Now substitute this back into the sum:

$$\cos 20^\circ - \sin 70^\circ$$

Since $\sin 70^\circ = \sin (90^\circ - 20^\circ) = \cos 20^\circ$:

$$\cos 20^\circ - \cos 20^\circ = 0$$

So, $x+y+z=0$ holds true. Therefore, $\sin^3 10^\circ + \sin^3 50^\circ - \sin^3 70^\circ = 3 (\sin 10^\circ)(\sin 50^\circ)(-\sin 70^\circ)$.

$$= -3 \sin 10^\circ \sin 50^\circ \sin 70^\circ$$

We use the product identity $\sin \theta \sin(60^\circ - \theta) \sin(60^\circ + \theta) = \frac{1}{4} \sin 3\theta$. Here, $\theta = 10^\circ$. So, $60^\circ - \theta = 50^\circ$ and $60^\circ + \theta = 70^\circ$.

$$\sin 10^\circ \sin 50^\circ \sin 70^\circ = \frac{1}{4} \sin (3 \times 10^\circ)$$ $$= \frac{1}{4} \sin 30^\circ$$ $$= \frac{1}{4} \times \frac{1}{2} = \frac{1}{8}$$

Substitute this value back into the expression:

$$-3 \times \frac{1}{8} = -\frac{3}{8}$$

Explanation of the solution:

1. For the first expression:

   • Let $t = \tan 20^\circ$. Use the triple angle identity $\tan 3\theta = \frac{3 \tan \theta - \tan^3 \theta}{1 - 3 \tan^2 \theta}$ with $\theta = 20^\circ$.
   • This gives $\tan 60^\circ = \sqrt{3} = \frac{3t - t^3}{1 - 3t^2}$.
   • Rearrange the equation to $t(t^2 - 3) = \sqrt{3}(3t^2 - 1)$.
   • Square both sides: $t^2(t^2 - 3)^2 = 3(3t^2 - 1)^2$.
   • Expand and simplify: $t^2(t^4 - 6t^2 + 9) = 3(9t^4 - 6t^2 + 1) \implies t^6 - 6t^4 + 9t^2 = 27t^4 - 18t^2 + 3$.
   • Collect terms: $t^6 - 33t^4 + 27t^2 = 3$.

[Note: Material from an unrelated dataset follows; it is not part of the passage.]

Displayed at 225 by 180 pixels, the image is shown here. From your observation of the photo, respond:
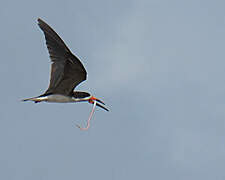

2. For the second expression:

   • Let $x = \sin 10^\circ$, $y = \sin 50^\circ$, $z = -\sin 70^\circ$.
   • Check if $x+y+z=0$. $\sin 10^\circ + \sin 50^\circ - \sin 70^\circ = 2\sin 30^\circ \cos 20^\circ - \sin 70^\circ = \cos 20^\circ - \cos 20^\circ = 0$.
   • Since $x+y+z=0$, then $x^3+y^3+z^3 = 3xyz$.
   • So, $\sin^3 10^\circ + \sin^3 50^\circ - \sin^3 70^\circ = -3 \sin 10^\circ \sin 50^\circ \sin 70^\circ$.
   • Use the product identity $\sin \theta \sin(60^\circ - \theta) \sin(60^\circ + \theta) = \frac{1}{4} \sin 3\theta$ with $\theta = 10^\circ$.
   • $\sin 10^\circ \sin 50^\circ \sin 70^\circ = \frac{1}{4} \sin (3 \times 10^\circ) = \frac{1}{4} \sin 30^\circ = \frac{1}{4} \times \frac{1}{2} = \frac{1}{8}$.
   • Substitute back: $-3 \times \frac{1}{8} = -\frac{3}{8}$.